**TASK TO CARRY OUT:** Transcribe only the lines in the data below falling between the line with "Corporate housing with" and the line with "Pictured, Roberto Guzman, right, president", including those two lines, and leave out any picture.
** Opening EXTRACTED ENTRIES block **
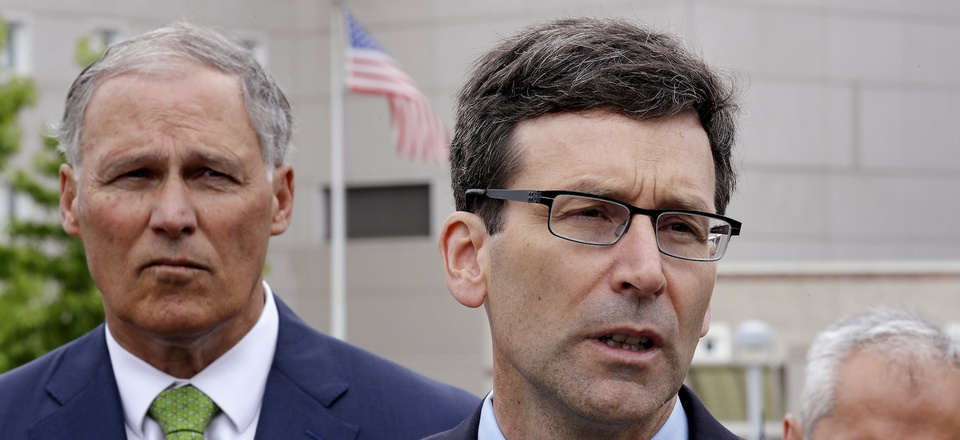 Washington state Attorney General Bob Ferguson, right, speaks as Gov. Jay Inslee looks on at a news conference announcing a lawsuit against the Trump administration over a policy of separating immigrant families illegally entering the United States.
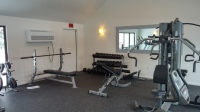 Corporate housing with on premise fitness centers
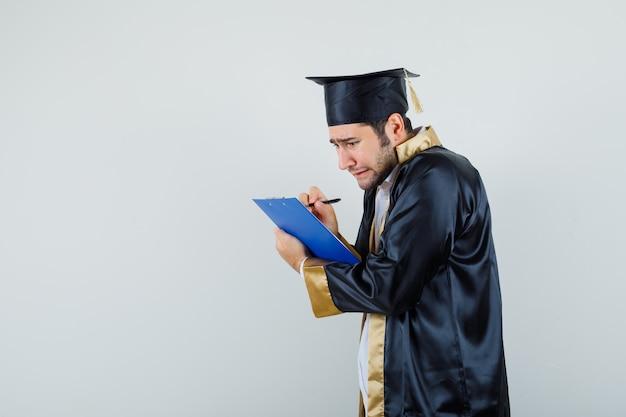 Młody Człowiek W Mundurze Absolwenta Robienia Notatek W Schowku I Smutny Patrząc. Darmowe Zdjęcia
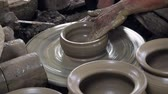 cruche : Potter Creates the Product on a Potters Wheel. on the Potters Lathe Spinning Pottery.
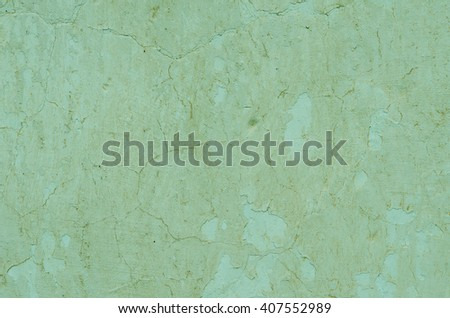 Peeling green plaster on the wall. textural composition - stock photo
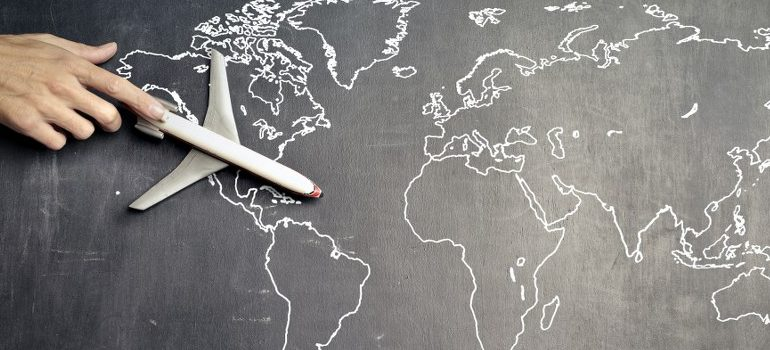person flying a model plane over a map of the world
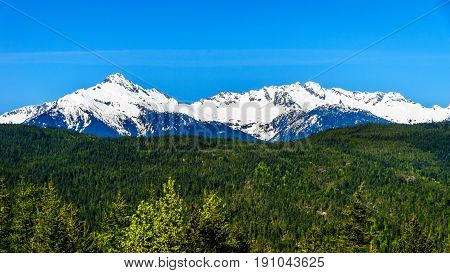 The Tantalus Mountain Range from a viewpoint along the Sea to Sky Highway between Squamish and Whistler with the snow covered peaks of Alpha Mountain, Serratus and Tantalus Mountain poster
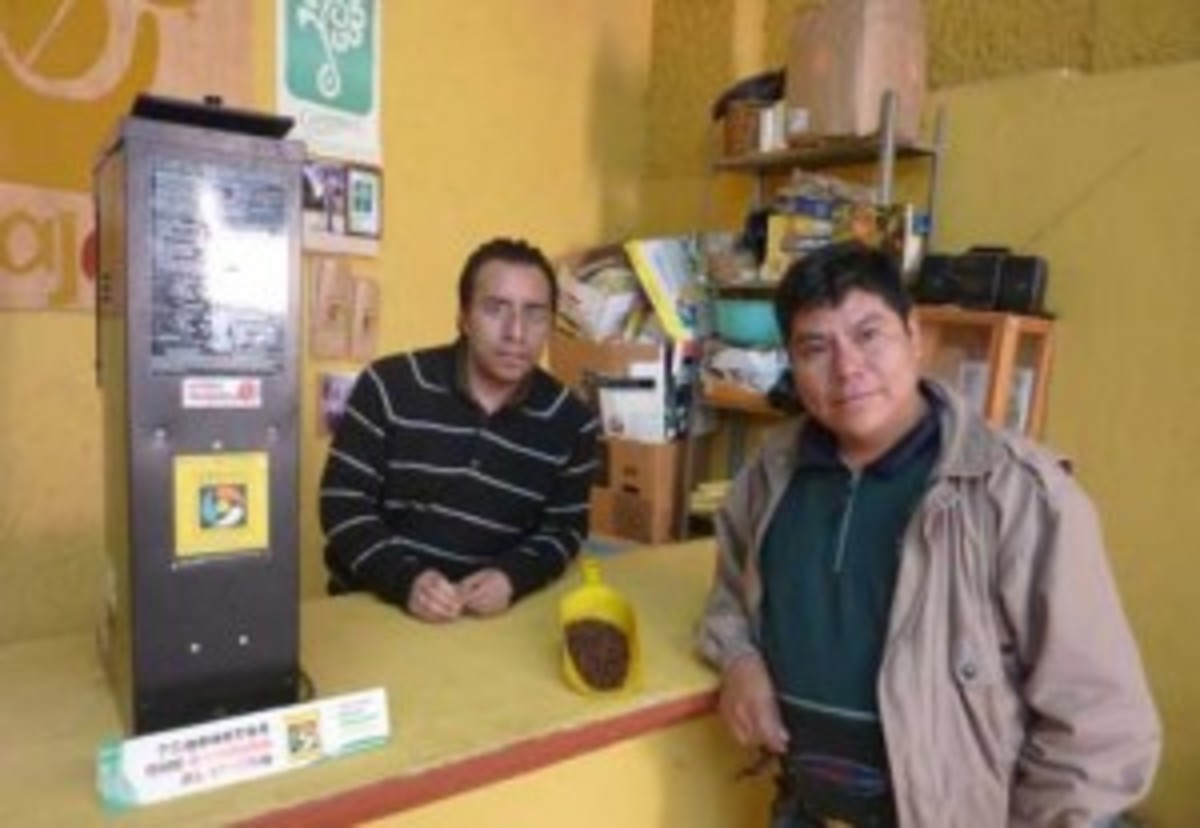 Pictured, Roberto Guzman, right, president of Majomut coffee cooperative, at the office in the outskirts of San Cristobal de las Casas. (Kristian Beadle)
** Closing EXTRACTED ENTRIES block **
** Opening EXTRACTED ENTRIES block **
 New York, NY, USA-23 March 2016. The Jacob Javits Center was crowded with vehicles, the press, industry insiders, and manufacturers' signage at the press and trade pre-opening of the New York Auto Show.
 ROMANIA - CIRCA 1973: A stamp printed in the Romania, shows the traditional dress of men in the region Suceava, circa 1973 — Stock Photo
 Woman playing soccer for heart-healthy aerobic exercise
** Closing EXTRACTED ENTRIES block **
**PROBLEM SOLUTION:**
 Corporate housing with on premise fitness centers
 Młody Człowiek W Mundurze Absolwenta Robienia Notatek W Schowku I Smutny Patrząc. Darmowe Zdjęcia
 cruche : Potter Creates the Product on a Potters Wheel. on the Potters Lathe Spinning Pottery.
 Peeling green plaster on the wall. textural composition - stock photo
person flying a model plane over a map of the world
 The Tantalus Mountain Range from a viewpoint along the Sea to Sky Highway between Squamish and Whistler with the snow covered peaks of Alpha Mountain, Serratus and Tantalus Mountain poster
 Pictured, Roberto Guzman, right, president of Majomut coffee cooperative, at the office in the outskirts of San Cristobal de las Casas. (Kristian Beadle)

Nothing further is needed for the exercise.